* _EXCERPTED PASSAGE_:
2009 年 5 巻 p. 21-34
The opening of Japan in the mid 19th century encouraged Japanese women's emigration overseas.Because most of them engaged in prostitution abroad, the existence of these women, usually known as Karayuki, was the focal point of anti-prostitution criticisms in Japan from the early Meiji era. Moral advocates and anti-prostitution activists regarded their presence as a possible disgrace to the nation. However, their discursive circumstances changed in the Taisho era with the inflow and circulation of the ideas of eugenics, which were repeatedly featured in Kakusei, the official bulletin of Kakusei-kai, one of the most influential anti-prostitution organisations in Japan. In this paper I explore the way in which criticism of Karayuki by the anti-prostitution movement was incorporated into a narrative of eugenics, and how its discursive entity resulted in what can best be termed the alleged crisis of "blood purity" of the Japanese race in the Taisho era.
The ideas of eugenics provided theoretical background and offered a highly effective remedy for the anti-prostitution movement as an antidote against both licensed prostitution in the body politic of Japan and "unlicensed" prostitution abroad. By evoking hygienic images, the narratives of eugenics diagnosed prostitution and prostitutes as social pathogen. That is, as the main source of "venereal diseases" threatening "domestic purity." This perspective of racial contamination shaped a crucial aspect of anti-Karayuki criticism, which had never before been in focus: Karayuki's ignorance of interracial intercourse as a representation of an encroachment on the nation's racial purity. The scientific guise of eugenics manipulatively transformed the ethical discourse of sex and the moral discourse of prostitution into the obscure but evocative discourses of "blood," "race," and "national purity." Karayuki's sexual economy began to be imagined as the dismal locus of racial contamination, which then provoked severe assaults on Karayuki.

* _WHAT IS EXPECTED_: Summarize the abstract on Karayuki and eugenics in two sentences.

* _EXCERPTED DATA_:

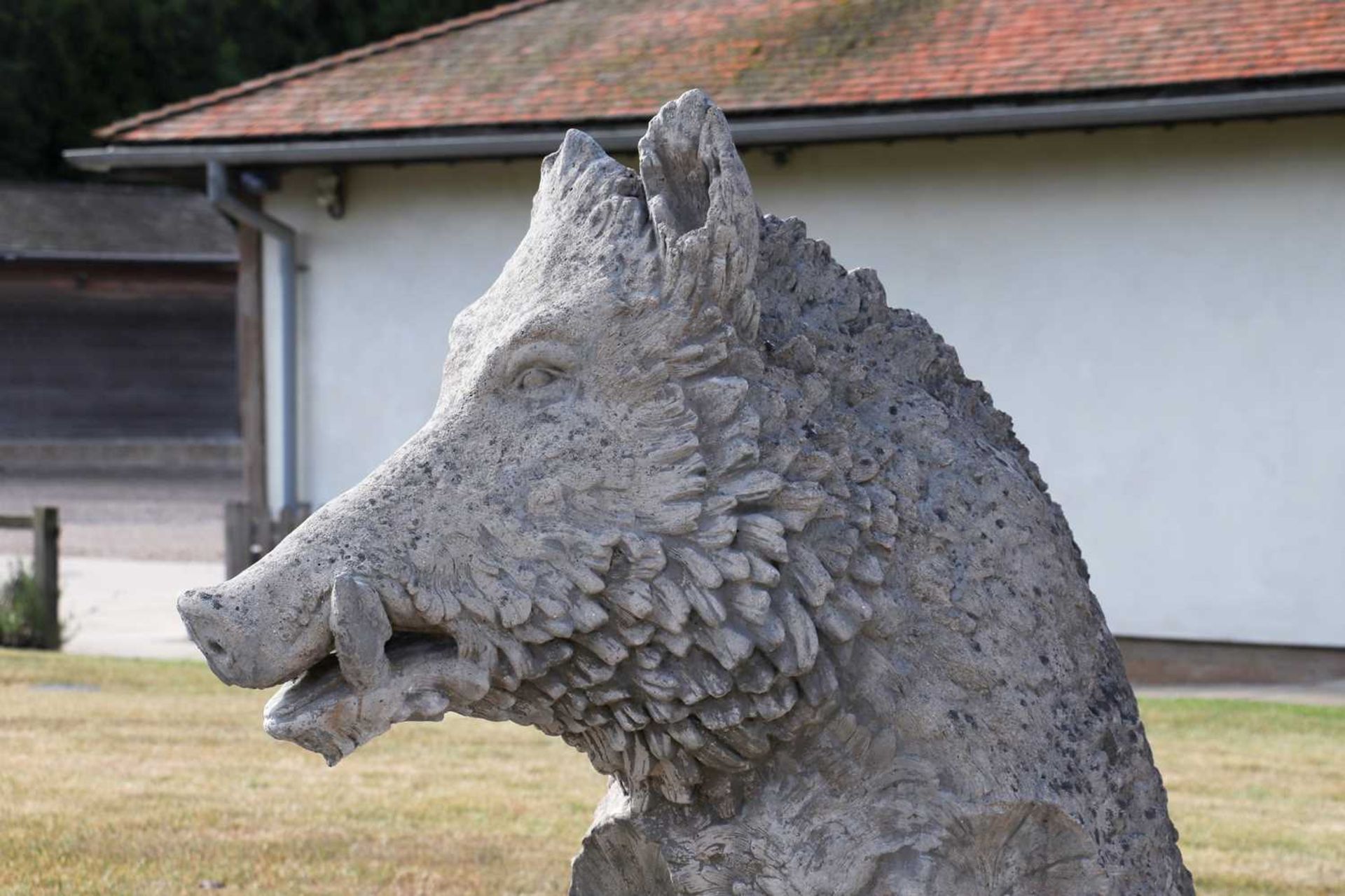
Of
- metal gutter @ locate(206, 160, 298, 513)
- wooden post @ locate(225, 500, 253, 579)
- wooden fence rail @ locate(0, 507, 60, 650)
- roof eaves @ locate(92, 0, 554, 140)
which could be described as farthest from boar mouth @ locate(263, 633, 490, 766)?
roof eaves @ locate(92, 0, 554, 140)

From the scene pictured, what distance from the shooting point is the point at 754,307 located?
7.54ft

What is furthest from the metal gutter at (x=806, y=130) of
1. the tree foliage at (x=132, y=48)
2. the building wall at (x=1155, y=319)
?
the tree foliage at (x=132, y=48)

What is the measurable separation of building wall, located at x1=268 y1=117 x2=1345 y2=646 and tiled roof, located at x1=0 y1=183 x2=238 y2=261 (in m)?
17.6

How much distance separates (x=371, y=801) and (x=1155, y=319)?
600 centimetres

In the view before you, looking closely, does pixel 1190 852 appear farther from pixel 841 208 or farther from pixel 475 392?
pixel 841 208

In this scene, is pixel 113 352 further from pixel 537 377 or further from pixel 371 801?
pixel 537 377

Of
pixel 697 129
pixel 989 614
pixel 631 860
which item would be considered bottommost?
pixel 631 860

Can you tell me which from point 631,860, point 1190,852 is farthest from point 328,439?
point 631,860

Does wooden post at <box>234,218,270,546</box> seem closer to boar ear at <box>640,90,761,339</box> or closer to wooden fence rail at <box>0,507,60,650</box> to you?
wooden fence rail at <box>0,507,60,650</box>

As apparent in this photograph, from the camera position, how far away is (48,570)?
11.1 meters

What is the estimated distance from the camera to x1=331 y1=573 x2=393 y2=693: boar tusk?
2180 millimetres

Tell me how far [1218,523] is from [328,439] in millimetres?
6061

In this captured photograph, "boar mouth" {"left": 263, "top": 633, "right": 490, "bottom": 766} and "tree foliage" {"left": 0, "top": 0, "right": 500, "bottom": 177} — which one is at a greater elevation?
"boar mouth" {"left": 263, "top": 633, "right": 490, "bottom": 766}

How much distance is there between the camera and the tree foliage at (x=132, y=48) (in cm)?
3031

* _OUTPUT OF THE EXERCISE_: Japanese women who went overseas after Japan's opening, known as Karayuki and mostly engaged in prostitution abroad, were criticized by moral advocates and anti-prostitution activists from the early Meiji era as a possible disgrace to the nation. In the Taisho era, ideas of eugenics featured in Kakusei recast this criticism in terms of "blood," "race," and "national purity," treating prostitution as a source of venereal disease and Karayuki's interracial intercourse as an encroachment on the nation's racial purity.